1) State that the mechanisms underlying several of the observations have not been resolved.

2) Where possible, speculate in the Discussion on possible underlying mechanisms that would explain the results. The reviewers also ask to tone down the conclusion that γ-secretase is monodisperse as the data suggest that only 30-35% is. This can be addressed with textual adaptations.

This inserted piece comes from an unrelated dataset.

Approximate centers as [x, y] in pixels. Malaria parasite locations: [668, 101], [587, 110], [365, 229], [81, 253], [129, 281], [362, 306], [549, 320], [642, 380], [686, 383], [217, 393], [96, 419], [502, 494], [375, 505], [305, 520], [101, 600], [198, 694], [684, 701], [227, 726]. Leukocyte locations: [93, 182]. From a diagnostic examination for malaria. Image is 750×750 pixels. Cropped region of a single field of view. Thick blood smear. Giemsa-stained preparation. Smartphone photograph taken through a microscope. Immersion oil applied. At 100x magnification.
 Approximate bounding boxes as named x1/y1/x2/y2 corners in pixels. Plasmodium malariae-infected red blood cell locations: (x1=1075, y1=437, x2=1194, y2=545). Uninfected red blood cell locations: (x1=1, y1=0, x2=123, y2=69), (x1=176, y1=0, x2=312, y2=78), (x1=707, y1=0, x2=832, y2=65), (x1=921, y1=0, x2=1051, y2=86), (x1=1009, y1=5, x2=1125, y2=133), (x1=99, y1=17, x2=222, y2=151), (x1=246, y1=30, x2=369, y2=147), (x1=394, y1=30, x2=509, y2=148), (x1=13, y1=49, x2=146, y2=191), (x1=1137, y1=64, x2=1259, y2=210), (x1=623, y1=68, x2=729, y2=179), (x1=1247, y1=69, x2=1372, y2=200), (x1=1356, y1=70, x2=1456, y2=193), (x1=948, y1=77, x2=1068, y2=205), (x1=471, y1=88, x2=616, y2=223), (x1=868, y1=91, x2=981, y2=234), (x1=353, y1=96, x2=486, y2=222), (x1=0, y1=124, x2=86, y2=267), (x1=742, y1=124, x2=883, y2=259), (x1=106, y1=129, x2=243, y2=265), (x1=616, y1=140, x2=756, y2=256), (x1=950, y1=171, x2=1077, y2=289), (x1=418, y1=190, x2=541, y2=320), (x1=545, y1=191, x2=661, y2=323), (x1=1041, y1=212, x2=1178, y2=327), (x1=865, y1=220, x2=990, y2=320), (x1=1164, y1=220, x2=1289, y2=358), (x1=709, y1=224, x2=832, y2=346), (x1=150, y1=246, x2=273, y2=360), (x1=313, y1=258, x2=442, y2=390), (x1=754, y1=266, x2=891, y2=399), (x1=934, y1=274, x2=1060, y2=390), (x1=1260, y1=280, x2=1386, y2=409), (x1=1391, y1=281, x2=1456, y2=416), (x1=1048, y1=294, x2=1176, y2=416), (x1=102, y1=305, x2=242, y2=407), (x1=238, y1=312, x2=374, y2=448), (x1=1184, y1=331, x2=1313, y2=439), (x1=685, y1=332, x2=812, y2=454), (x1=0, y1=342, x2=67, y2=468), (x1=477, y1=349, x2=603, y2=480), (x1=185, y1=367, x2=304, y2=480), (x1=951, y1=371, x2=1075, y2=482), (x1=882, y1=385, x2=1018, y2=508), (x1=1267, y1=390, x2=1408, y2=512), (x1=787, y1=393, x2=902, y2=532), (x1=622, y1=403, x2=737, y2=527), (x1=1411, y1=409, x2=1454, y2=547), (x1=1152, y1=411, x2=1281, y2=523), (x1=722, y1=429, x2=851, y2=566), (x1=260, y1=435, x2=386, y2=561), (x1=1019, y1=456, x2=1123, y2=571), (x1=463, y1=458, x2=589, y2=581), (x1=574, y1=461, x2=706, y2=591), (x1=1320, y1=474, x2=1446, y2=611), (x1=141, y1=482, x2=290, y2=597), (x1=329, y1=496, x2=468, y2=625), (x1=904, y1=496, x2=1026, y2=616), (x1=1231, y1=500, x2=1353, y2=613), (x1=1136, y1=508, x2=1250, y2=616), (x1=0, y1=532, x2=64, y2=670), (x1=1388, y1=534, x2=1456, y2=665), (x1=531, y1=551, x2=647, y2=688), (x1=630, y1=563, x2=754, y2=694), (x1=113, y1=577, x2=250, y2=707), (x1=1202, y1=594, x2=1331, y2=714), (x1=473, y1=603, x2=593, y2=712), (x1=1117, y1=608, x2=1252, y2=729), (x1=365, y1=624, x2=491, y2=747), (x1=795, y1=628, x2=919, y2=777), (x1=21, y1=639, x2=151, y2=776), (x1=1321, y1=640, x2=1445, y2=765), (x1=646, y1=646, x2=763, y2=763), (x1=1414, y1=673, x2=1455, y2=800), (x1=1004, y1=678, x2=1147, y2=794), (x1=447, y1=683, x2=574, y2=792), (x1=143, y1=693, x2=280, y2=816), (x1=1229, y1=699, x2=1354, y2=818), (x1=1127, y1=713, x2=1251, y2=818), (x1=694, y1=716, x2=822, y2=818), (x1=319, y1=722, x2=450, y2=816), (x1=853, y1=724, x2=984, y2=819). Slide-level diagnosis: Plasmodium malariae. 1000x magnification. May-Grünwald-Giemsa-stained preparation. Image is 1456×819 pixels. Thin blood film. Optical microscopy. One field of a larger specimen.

Finally, reviewer 1 also lists a number of issues that we believe can be addressed easily by textual changes or adaptations of figures:

Reviewer #1:

In addition to these overall comments, there are a number of specific items that should be attended to:

1) Was the confocal slice illustrated in Figure 1E taken in the middle of the cell? Specify. The authors state that many of the features detected are in endosomes, but no evidence is presented to support this statement. Were they co-localized with specific endosomal markers? If so, state which one(s) and show data.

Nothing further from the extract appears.